Bu tür isimsiz makaleler, New York Times için sık rastlanan bir durum değil. Ocak 1977'de Hindistan'ın dönemin lideri Indira Gandhi'yi eleştiren bir anonim makale yayımlanmış, Eylül 2018'de de dönemin ABD Başkanı Donald Trump'a karşı içeriden olduğu iddia edilen isimsiz bir yazıya yer verilmişti.
Dün yayımlanan makalede, özellikle "Türkiye, İsrail’i tehdit edebilir" yorumu dikkat çekti. Gazete ayrıca, İstanbul Büyükşehir Belediye Başkanı Ekrem İmamoğlu'nun, 7 Ekim saldırıları sonrası Hamas'ı kınadığına vurgu yaparak, İmamoğlu'nun Ortadoğu'daki sorunları çözebilecek bir lider olabileceği iddiasında bulundu.

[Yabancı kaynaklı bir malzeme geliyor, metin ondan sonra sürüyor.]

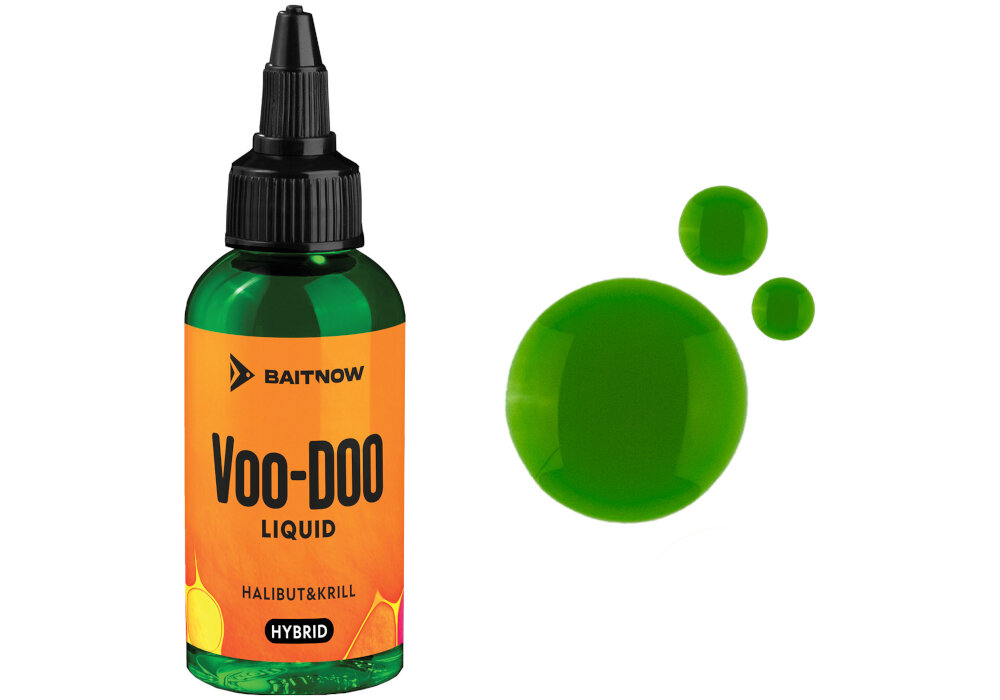 Liquid BAITNOW Voo-Doo Hybrid Halibut & Krill (50 ml)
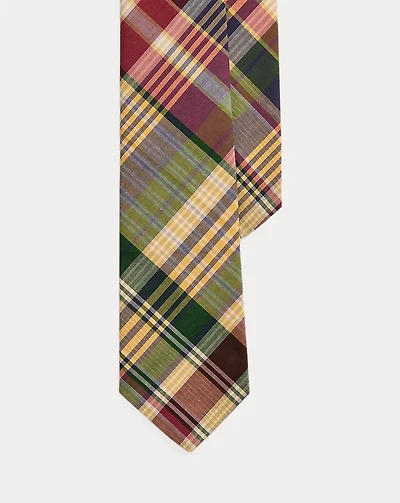 Plaid Cotton Tie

Makalenin bir başka dikkat çeken yönü ise İmamoğlu için kullanılan ifadelerdi. "Seçildiğinden bu yana Haliç’i temizlemeye çalıştı ve çocuklara süt dağıttı" gibi detaylar, bir cumhurbaşkanı adayı tarifi yapılırken öne çıkarıldı. Ancak, daha önce Erdoğan'ın gerçekleştirdiği projelerin İmamoğlu'nun hanesine "etkileyici sicil" olarak yazılması, tartışma yarattı.
New York Times’ın eski Genel Yayın Yönetmeni Jill Abramson, kaleme aldığı "Gerçeğin Tüccarları" kitabında, gazetenin sık sık meslek etiğini ihlal ettiğini ifade etmişti. Erdoğan'a yönelik bu son makale de, benzer bir etik tartışmayı gündeme taşıdı.

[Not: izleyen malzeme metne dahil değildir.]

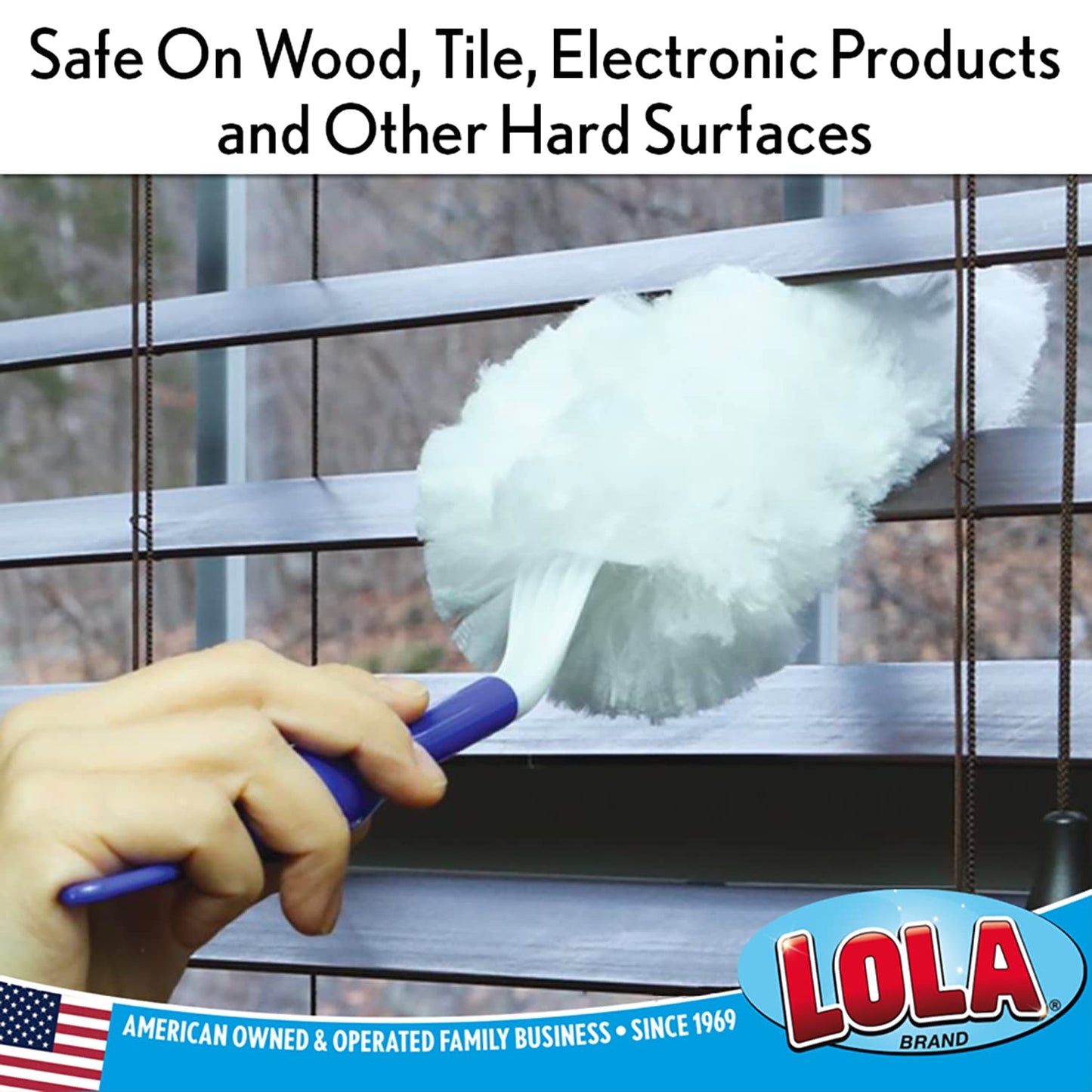 LOLA 360 Duster Refills, 10 Pack, Compatible & Comparable to Swiffer, Traps & Locks More Dust Than Feather Dusters, Attach - Clean - Toss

Yayımlanan yazıda yeni bir eleştiri bulunmamakla birlikte, ister hükümeti destekleyin, ister muhalif olun; haber merkeziyle bağı olmayan anonim yazılar üzerinden "Türkiye'ye baskı çağrısı" yapılması kabul edilemez bir yaklaşım olarak değerlendirildi.

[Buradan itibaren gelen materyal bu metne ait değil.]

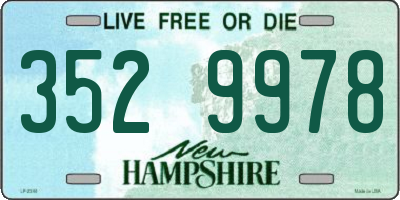 NH license plate 3529978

Öte yandan, New York Times’ın genel yayın politikası da uzun süredir eleştiri konusu. Ramazan ayında "Cooking" ekinde 'maklube' tarifine yer verilmesi veya Beyoğlu'ndaki PKK saldırısında Türk vatandaşları yerine turistlerin öne çıkarılması gibi örnekler, gazetenin taraflı yaklaşımına örnek gösteriliyor.
Sonuç olarak, Erdoğan’ın ismi üzerinden Türkiye’yi hedef almak ve İsrail dostluğunu cumhurbaşkanlığı için birincil kriter olarak göstermek, geçmişte olduğu gibi bugün de Türkiye kamuoyunda karşılık bulmuyor.